In [27]:
from pyspark.sql import SparkSession
from pyspark.sql import functions as func
from pyspark.sql.functions import col
from pyspark.sql.types import StructType, StructField, StringType, IntegerType, FloatType , LongType
from pyspark.sql import Row

In [None]:
spark = SparkSession.builder.appName('SparkSQL').getOrCreate()

def mapper(line):
    fields = line.split(',')
    return Row(ID = int(fields[0]),\
               name = str(fields[1].encode('utf-8')),\
               age = int(fields[2]),\
               numFriends=int(fields[3]))

lines = spark.sparkContext.textFile('Data/fakefriends.csv')

people = lines.map(mapper)


schemaPeople = spark.createDataFrame(people).cache()
schemaPeople.createOrReplaceTempView('people')

teenagers = spark.sql('select * from people where age >=13')

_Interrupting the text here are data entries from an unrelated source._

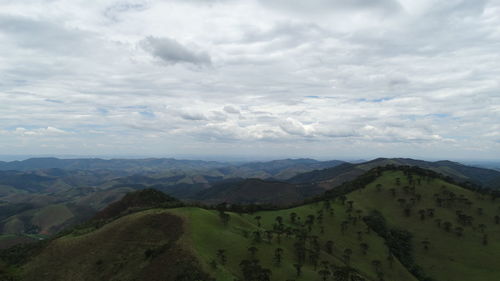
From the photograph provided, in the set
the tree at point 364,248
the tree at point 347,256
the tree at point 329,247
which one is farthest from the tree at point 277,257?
the tree at point 364,248

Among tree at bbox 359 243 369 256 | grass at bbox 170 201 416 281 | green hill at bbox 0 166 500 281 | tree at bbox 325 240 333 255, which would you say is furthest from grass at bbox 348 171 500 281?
tree at bbox 325 240 333 255

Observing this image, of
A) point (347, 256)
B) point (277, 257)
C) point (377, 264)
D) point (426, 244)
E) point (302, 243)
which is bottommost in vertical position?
point (377, 264)

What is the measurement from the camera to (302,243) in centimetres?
10875

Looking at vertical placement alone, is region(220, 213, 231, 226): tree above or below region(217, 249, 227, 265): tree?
above

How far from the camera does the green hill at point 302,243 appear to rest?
290 ft

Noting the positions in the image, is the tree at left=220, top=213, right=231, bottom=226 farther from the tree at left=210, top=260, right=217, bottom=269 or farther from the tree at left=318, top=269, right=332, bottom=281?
the tree at left=318, top=269, right=332, bottom=281

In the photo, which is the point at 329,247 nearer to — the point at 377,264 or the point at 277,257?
the point at 377,264

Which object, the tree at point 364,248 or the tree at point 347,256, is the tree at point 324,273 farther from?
the tree at point 364,248

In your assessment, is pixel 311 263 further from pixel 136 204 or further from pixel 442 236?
pixel 136 204

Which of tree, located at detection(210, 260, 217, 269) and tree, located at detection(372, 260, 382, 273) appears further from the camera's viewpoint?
tree, located at detection(372, 260, 382, 273)

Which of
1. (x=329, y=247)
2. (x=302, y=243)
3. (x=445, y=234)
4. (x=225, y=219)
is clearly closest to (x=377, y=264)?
(x=329, y=247)

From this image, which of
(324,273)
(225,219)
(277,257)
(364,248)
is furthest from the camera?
(364,248)

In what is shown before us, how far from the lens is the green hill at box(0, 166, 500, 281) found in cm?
8850

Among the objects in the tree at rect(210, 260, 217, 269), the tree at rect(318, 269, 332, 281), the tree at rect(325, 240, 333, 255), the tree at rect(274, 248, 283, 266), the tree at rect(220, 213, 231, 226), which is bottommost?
the tree at rect(325, 240, 333, 255)
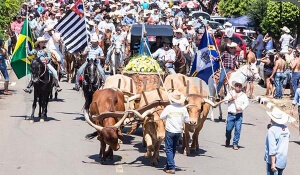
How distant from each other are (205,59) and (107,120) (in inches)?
274

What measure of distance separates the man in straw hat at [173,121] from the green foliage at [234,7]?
117ft

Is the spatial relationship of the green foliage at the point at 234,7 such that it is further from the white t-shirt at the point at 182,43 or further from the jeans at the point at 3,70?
the jeans at the point at 3,70

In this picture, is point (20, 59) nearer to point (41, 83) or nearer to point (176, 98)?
point (41, 83)

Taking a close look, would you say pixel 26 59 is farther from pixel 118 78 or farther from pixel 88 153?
pixel 88 153

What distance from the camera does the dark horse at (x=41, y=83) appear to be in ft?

for teen in teenagers.collect():
    print (teen)

In [None]:
schemaPeople.groupBy('age').count().orderBy('Age').show()

In [None]:


spark = SparkSession.builder.appName("MinTemperatures").getOrCreate()

schema = StructType([ \
                     StructField("stationID", StringType(), True), \
                     StructField("date", IntegerType(), True), \
                     StructField("measure_type", StringType(), True), \
                     StructField("temperature", FloatType(), True)])

# // Read the file as dataframe
df = spark.read.schema(schema).csv("Data/1800.csv")
df.printSchema()


                                                  

In [None]:
# Filter out all but TMIN entries
minTemps = df.filter(df.measure_type == "TMIN")
# Select only stationID and temperature
stationTemps = minTemps.select("stationID", "temperature")
# Aggregate to find minimum temperature for every station
minTempsByStation = stationTemps.groupBy("stationID").min("temperature")
minTempsByStation.show()

# Convert temperature to fahrenheit and sort the dataset
minTempsByStationF = minTempsByStation.withColumn("temperature",
                                                  func.round(func.col("min(temperature)") * 0.1 * (9.0 / 5.0) + 32.0, 2))\
                                                  .select("stationID", "temperature").sort("temperature")                                              
# Collect, format, and print the results
results = minTempsByStationF.collect()
for result in results:
    print(result[0] + "\t{:.2f}F".format(result[1]))

In [15]:
schema_movie = StructType([StructField('userID',IntegerType(),True),\
                          StructField('movieID',IntegerType(),True),\
                          StructField('rating',IntegerType(),True),\
                          StructField('timestamp',IntegerType(),True)])
df_movies = spark.read.option('delimiter','\t').schema(schema_movie).csv("ml-100k/u.data")
result = df_movies.groupBy('movieID').count().orderBy(func.desc('count'))
# result.collect()

In [28]:
import codecs

def loadMovieNames():
    movieNames = {}
    # CHANGE THIS TO THE PATH TO YOUR u.ITEM FILE:
    with codecs.open("ml-100k/u.ITEM", "r", encoding='ISO-8859-1', errors='ignore') as f:
        for line in f:
            fields = line.split('|')
            movieNames[int(fields[0])] = fields[1]
    return movieNames

spark = SparkSession.builder.appName("PopularMovies").getOrCreate()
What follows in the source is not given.